EXERCISE BRIEF:
Count the lines in the rows below that contain the string "instances". Reply with the number only.

Begin PROVIDED ENTRIES

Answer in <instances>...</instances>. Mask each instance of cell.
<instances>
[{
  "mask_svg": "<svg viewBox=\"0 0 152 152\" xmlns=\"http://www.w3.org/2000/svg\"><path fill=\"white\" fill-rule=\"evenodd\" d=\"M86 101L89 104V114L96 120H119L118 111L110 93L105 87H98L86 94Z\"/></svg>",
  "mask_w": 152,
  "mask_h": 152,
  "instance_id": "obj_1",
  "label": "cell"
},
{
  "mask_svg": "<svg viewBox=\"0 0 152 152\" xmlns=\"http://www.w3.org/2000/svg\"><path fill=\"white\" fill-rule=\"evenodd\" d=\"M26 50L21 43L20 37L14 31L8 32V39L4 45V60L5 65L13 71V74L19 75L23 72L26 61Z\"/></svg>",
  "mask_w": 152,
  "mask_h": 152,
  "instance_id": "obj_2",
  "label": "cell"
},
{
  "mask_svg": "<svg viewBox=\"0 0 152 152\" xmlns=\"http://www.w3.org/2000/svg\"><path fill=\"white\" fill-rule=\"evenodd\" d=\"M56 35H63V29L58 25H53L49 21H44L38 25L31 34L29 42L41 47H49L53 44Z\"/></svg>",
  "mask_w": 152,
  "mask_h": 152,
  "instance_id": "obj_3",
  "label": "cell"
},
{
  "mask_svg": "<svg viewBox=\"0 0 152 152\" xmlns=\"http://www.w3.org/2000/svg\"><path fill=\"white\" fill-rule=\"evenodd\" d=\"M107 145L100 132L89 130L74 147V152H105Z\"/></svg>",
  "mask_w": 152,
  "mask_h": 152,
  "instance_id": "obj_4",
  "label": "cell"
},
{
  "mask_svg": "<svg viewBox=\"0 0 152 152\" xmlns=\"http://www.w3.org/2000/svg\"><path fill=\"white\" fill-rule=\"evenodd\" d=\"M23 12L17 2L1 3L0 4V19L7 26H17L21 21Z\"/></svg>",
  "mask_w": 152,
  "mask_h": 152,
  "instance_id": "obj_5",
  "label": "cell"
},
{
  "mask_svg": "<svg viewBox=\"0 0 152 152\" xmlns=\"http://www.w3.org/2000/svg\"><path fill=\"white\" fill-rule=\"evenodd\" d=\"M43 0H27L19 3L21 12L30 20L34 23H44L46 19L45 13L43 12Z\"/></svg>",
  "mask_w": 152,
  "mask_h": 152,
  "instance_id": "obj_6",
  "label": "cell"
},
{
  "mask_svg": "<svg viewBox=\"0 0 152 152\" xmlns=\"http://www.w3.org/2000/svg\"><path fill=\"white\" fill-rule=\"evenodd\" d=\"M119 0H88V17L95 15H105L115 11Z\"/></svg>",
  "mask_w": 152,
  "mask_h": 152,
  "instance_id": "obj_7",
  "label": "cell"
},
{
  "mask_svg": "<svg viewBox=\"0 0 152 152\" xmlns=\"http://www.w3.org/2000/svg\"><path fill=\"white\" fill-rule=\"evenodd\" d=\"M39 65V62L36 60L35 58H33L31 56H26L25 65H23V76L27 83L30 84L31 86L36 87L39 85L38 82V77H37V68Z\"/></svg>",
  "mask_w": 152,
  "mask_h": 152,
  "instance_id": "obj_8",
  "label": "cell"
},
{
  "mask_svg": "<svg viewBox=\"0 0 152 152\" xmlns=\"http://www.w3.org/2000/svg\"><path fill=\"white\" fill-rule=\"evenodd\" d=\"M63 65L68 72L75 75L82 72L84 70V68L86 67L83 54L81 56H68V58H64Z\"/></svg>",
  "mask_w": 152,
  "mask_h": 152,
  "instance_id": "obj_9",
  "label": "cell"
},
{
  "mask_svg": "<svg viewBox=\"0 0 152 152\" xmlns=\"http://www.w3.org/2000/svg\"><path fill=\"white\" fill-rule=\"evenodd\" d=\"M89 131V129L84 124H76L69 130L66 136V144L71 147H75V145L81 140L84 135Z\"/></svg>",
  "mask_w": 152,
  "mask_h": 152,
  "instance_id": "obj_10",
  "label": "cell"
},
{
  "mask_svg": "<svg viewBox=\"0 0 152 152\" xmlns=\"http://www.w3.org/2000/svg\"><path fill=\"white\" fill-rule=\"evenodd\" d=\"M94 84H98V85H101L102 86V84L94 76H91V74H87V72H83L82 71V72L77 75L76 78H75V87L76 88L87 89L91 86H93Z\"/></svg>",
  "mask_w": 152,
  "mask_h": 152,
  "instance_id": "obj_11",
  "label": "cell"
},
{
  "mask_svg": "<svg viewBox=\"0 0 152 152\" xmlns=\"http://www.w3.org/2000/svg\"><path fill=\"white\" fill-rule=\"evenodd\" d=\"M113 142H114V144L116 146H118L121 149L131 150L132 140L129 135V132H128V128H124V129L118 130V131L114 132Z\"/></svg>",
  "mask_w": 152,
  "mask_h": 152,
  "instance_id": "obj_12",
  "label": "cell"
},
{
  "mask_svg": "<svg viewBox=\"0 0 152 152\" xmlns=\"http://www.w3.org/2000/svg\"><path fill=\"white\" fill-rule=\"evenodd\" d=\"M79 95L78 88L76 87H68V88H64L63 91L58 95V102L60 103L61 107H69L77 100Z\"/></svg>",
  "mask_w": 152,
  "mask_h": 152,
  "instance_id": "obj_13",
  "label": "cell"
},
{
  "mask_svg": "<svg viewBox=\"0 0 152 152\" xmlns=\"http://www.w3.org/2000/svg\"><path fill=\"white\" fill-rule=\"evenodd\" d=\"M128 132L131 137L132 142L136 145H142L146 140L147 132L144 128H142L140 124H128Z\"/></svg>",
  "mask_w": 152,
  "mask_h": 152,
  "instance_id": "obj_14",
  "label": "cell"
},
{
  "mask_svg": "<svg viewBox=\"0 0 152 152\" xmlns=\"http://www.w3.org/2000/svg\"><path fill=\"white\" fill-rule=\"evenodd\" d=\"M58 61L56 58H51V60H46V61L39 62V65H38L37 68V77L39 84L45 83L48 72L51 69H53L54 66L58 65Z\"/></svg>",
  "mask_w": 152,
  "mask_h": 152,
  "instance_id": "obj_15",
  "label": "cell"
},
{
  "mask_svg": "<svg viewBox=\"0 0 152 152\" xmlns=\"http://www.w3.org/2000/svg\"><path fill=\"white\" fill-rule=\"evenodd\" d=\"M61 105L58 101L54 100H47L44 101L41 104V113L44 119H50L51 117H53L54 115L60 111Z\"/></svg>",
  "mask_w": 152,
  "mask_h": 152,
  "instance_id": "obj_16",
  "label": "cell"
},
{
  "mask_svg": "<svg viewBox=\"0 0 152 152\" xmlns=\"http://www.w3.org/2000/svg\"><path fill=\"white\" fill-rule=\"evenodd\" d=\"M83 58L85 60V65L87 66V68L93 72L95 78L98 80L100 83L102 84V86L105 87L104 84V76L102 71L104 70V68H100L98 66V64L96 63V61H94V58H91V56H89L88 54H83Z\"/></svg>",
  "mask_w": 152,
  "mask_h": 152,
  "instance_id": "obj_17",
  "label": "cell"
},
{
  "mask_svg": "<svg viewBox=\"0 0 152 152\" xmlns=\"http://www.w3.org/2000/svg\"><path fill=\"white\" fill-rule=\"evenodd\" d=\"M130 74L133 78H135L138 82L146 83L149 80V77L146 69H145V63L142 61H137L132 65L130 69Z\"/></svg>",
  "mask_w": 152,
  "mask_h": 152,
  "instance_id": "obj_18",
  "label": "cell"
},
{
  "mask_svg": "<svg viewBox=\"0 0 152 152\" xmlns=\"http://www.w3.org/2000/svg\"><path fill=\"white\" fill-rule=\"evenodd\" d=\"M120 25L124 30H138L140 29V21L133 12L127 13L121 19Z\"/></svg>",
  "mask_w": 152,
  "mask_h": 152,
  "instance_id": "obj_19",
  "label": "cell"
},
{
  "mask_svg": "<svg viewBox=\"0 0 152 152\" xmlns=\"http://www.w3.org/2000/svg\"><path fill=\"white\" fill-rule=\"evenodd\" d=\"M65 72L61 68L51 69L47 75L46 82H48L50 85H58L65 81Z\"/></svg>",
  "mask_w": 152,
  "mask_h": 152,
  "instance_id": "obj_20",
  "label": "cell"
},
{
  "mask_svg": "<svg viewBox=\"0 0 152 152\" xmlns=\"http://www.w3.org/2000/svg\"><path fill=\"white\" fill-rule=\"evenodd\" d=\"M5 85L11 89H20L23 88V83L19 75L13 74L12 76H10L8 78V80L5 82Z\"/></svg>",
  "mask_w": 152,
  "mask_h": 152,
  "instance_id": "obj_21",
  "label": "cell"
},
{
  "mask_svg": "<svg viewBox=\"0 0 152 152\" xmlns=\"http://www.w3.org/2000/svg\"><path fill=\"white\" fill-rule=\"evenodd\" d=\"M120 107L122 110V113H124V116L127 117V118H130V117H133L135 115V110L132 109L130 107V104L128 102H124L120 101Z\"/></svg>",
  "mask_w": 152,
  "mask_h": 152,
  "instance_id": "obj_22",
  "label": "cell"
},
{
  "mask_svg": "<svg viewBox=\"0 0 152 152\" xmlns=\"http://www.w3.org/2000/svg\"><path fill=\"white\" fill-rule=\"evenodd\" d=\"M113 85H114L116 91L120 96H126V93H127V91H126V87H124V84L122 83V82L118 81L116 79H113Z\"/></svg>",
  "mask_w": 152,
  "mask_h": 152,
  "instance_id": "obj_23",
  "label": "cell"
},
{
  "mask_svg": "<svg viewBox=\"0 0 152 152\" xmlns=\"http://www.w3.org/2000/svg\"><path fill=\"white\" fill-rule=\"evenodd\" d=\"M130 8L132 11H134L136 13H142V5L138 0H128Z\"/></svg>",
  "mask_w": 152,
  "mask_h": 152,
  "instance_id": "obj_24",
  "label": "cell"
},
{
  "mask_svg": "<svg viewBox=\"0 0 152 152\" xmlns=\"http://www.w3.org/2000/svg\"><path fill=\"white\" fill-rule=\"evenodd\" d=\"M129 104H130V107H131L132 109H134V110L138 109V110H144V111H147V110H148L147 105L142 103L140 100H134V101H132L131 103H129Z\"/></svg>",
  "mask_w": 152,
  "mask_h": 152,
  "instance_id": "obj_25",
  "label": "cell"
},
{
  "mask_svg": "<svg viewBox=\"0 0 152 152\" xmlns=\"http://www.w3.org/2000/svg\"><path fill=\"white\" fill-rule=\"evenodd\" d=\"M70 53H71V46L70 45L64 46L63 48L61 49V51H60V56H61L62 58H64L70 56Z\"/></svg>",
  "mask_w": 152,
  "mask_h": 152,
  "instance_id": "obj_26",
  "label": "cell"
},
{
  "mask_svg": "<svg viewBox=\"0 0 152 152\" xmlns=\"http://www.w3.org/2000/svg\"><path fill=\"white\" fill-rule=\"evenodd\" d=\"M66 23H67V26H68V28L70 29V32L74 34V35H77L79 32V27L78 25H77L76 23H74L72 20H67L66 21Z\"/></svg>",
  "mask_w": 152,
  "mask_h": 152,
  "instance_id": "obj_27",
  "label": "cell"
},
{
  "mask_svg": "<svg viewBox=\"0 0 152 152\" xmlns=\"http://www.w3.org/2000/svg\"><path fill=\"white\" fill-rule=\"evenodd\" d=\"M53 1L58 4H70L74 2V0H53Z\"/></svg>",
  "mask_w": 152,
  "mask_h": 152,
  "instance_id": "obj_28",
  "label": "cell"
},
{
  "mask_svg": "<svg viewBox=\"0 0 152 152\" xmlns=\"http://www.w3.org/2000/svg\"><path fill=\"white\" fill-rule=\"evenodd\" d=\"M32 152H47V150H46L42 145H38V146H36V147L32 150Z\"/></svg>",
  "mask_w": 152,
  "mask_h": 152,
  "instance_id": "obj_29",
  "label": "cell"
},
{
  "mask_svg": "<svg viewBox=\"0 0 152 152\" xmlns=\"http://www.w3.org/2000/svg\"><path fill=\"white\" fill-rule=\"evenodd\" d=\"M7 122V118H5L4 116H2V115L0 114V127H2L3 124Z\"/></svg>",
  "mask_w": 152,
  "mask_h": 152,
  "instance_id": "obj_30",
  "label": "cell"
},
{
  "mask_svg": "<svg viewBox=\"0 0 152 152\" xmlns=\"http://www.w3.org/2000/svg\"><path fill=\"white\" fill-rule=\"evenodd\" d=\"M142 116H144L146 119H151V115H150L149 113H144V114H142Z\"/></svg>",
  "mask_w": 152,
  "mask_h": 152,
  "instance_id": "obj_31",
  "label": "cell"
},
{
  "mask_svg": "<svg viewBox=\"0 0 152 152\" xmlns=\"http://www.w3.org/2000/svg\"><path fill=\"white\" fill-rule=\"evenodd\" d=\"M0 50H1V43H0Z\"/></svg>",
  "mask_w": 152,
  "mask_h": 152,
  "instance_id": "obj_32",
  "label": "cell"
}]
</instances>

End PROVIDED ENTRIES

RESULT FOR THIS EXERCISE:
3